Reduction of PML risk by use of extended natalizumab dosing intervals. Natalizumab is conventionally administered at 4-week intervals. Work over the last 4 years, however, has shown that administration of the agent at 6-week intervals preserves effectiveness (213; 61; 154; 142). In a large study of patients enrolled in the natalizumab TOUCH program, Ryerson and colleagues demonstrated that administration of natalizumab at intervals of 35 to 43 days over time preserved drug effectiveness but significantly decreased PML risk (154).

Diagnostic workup

	• PML should be suspected in any immunocompromised patient who develops multifocal neurologic signs, particularly in the setting of HIV infection, aggressive immunosuppression for organ or stem cell transplantation, or treatment with immunomodulatory drugs, especially natalizumab.
	• MRI is the most important study for detection of white matter injury suggesting PML. It is important, in reviewing MRI images, to remember that PML may begin with a single lesion.
	• Specific diagnosis of PML is usually made by PCR studies of CSF. Not all patients will have positive CSF, however, and brain biopsy may be necessary in patients in whom the diagnosis is strongly suspected but CSF PCR is negative.

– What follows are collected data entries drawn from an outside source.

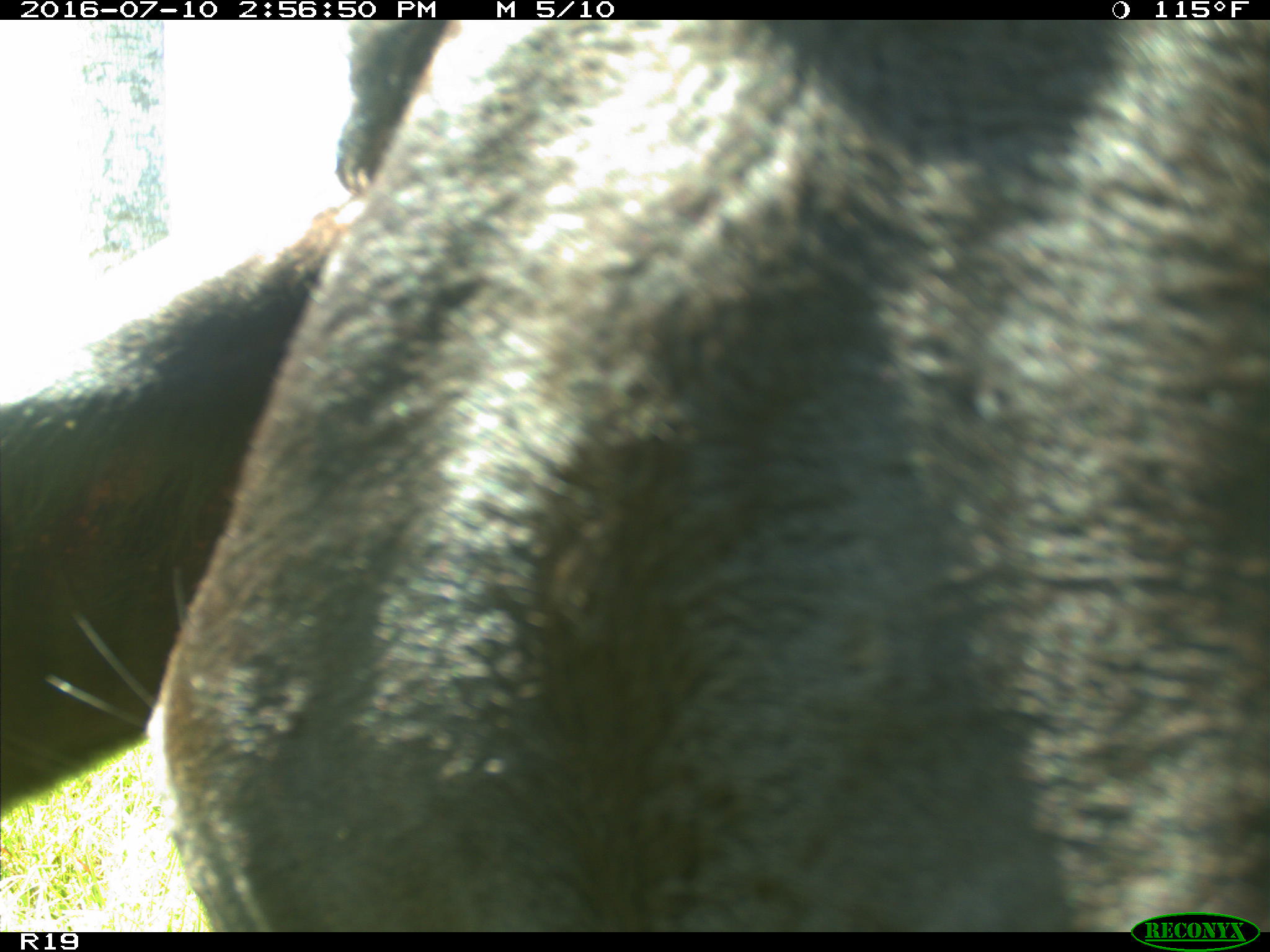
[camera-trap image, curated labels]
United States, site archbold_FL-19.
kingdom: Animalia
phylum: Chordata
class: Mammalia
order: Artiodactyla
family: Bovidae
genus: Bos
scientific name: Bos taurus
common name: domestic cow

PML should be considered in any immunocompromised patient, particularly in a patient with HIV infection who develops progressive neurologic deficits and especially if the neurologic examination or MRI suggests involvement of multiple areas of brain. Similarly, PML should be considered in patients with multiple sclerosis treated with natalizumab or other biological agents, in particular brentuximab vedotin, who develop progressive demyelinating disease or in patients on aggressive immunosuppressive medications for organ or stem cell transplant. Symptoms suggesting spinal cord but not cerebral involvement make the diagnosis extremely unlikely. Hematological studies and blood chemistries are unhelpful in the diagnosis of PML. Cerebrospinal fluid is usually normal but may occasionally contain increased protein or, rarely, a lymphocytic pleocytosis (07; 149; 75). CSF oligoclonal bands may be present in a minority of patients (122; 96).

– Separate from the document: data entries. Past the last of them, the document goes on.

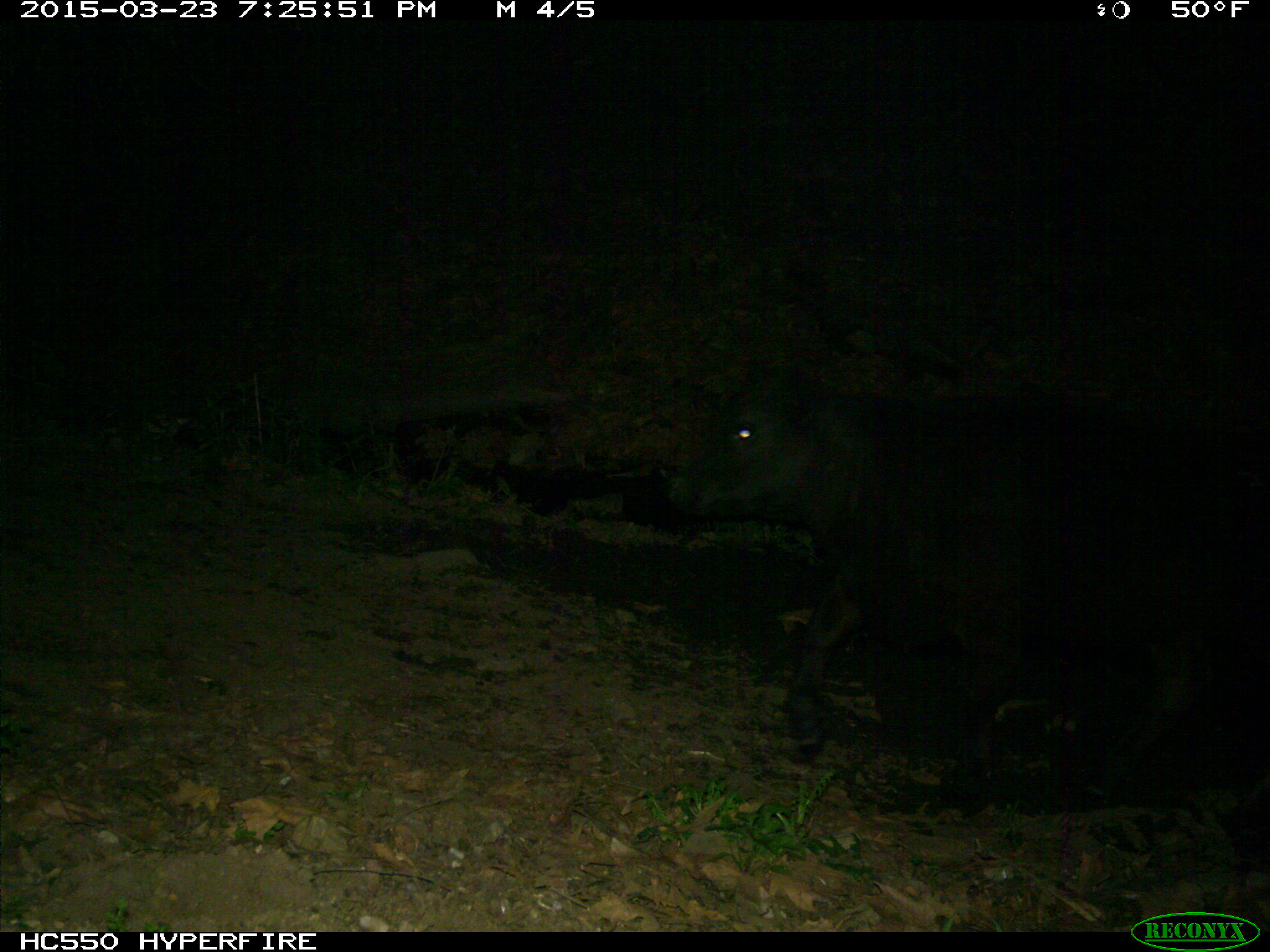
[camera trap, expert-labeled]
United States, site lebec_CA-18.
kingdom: Animalia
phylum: Chordata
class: Mammalia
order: Artiodactyla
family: Bovidae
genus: Bos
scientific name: Bos taurus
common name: domestic cow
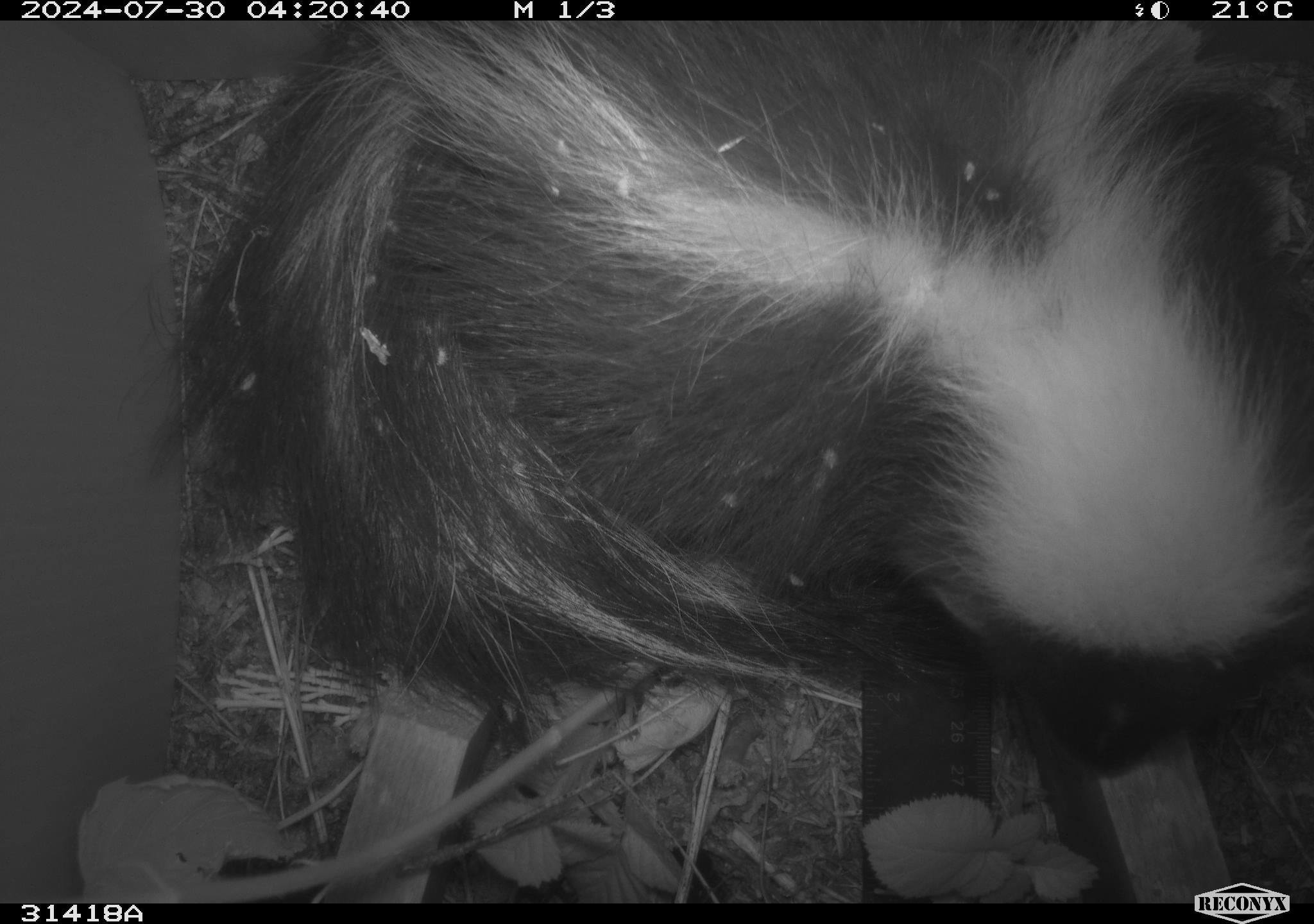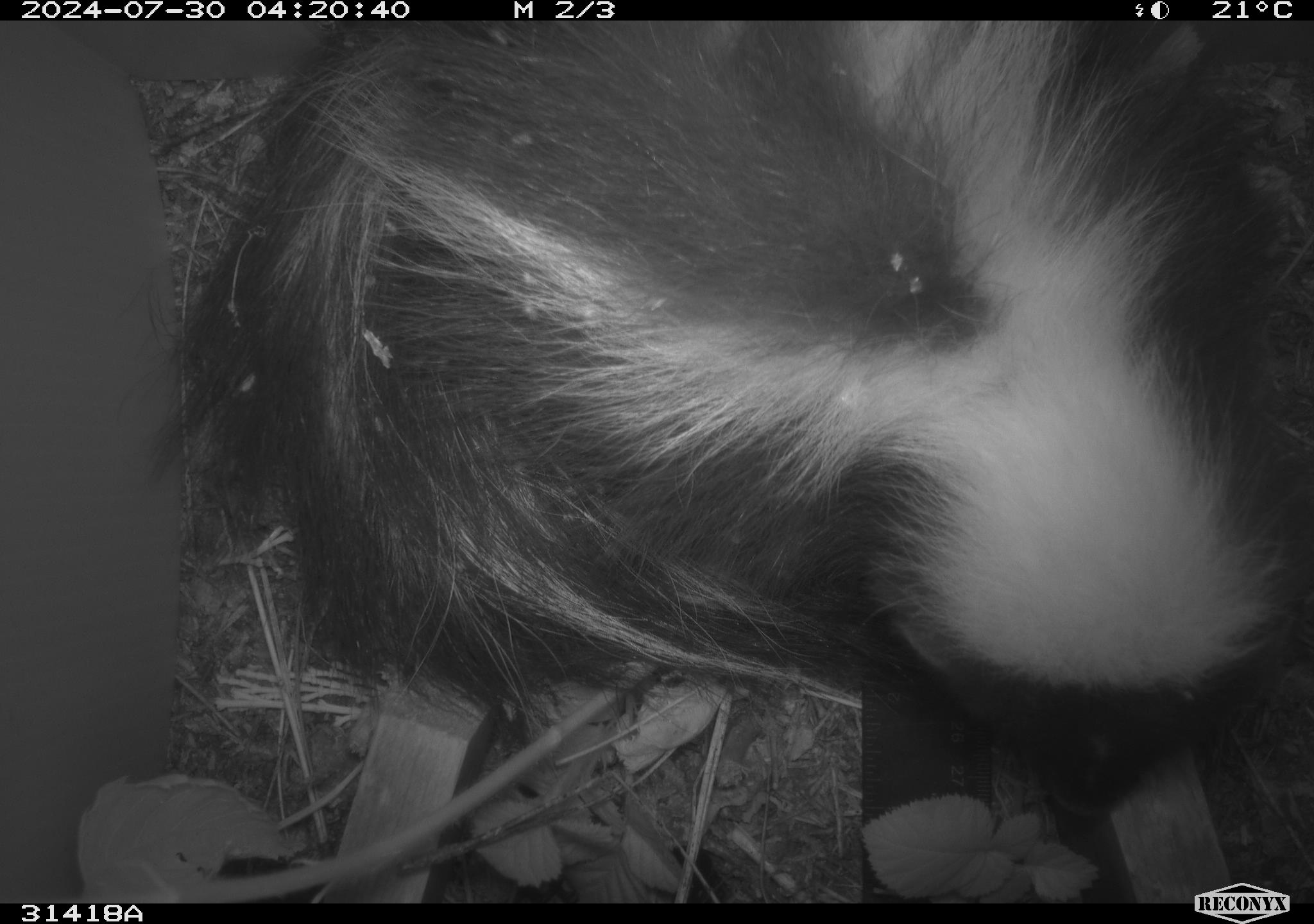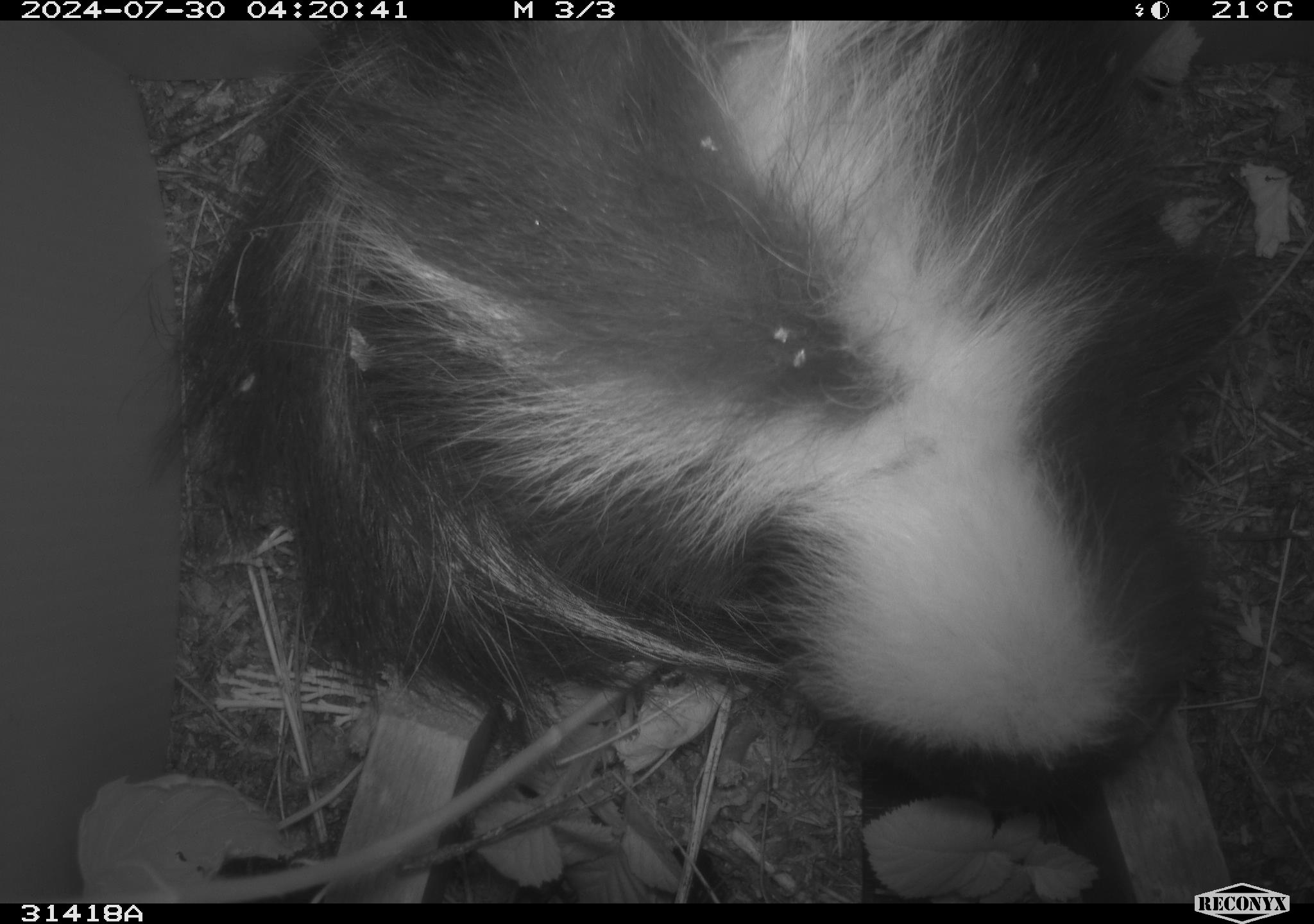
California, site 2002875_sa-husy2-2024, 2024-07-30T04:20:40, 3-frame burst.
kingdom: Animalia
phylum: Chordata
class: Mammalia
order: Carnivora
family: Mephitidae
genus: Mephitis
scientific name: Mephitis mephitis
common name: striped skunk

The most useful screening study for PML is magnetic resonance imaging. MRI findings in PML consist of altered signal in subcortical and deep white matter, most clearly evident on FLAIR and T2-weighted scans.

Progressive multifocal leukoencephalopathy (MRI)

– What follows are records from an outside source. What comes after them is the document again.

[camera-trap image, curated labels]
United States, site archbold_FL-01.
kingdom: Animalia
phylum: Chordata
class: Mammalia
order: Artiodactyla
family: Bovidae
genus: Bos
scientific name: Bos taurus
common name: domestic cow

T2-weighted brain MRI image of a patient with progressive multifocal leukoencephalopathy, showing multiple subcortical areas of demyelination. (Contributed by Dr. John Greenlee.)

Classically, only a minority of PML patients, usually with AIDS, develop PML lesions exhibiting gadolinium enhancement on MRI (133). Gadolinium enhancement may occur more frequently in patients developing PML in the setting of natalizumab therapy (06; 197). MRI diagnosis of PML may be particularly challenging in patients with multiple sclerosis, in whom there is already multifocal demyelination and in whom gadolinium enhancement may signal active multiple sclerosis lesions (156; 197). In a retrospective review of the first 40 natalizumab-treated patients diagnosed as having PML, Yousry and colleagues identified a number of features suggestive of PML (216). These included lesion size (greater than 3 cm); subcortical localization; presence of lesions in the basal ganglia; hyperintensity on T2, FLAIR, and DWI images with hypointensity on T1 images; lesions that are sharp towards gray matter and ill-defined towards white matter; and absence of atrophy. Additional features suggestive of PML include the presence of small, punctate T2-hyperintense lesions in the immediate vicinity of main lesions and a tendency for lesions to increase in size and for new lesions to appear. Detection of a punctate pattern on T2- weighted imaging of hyperintense or enhancing brain punctate lesions, thought to represent the presence of CD8-positive T-cells within the perivascular spaces, has also been suggested as a biomarker separating PML lesions from those of multiple sclerosis (86). Hyperintensity of lesions on T1-weighted images has been thought to suggest PML-IRIS (PML-IRIS) (198; 62).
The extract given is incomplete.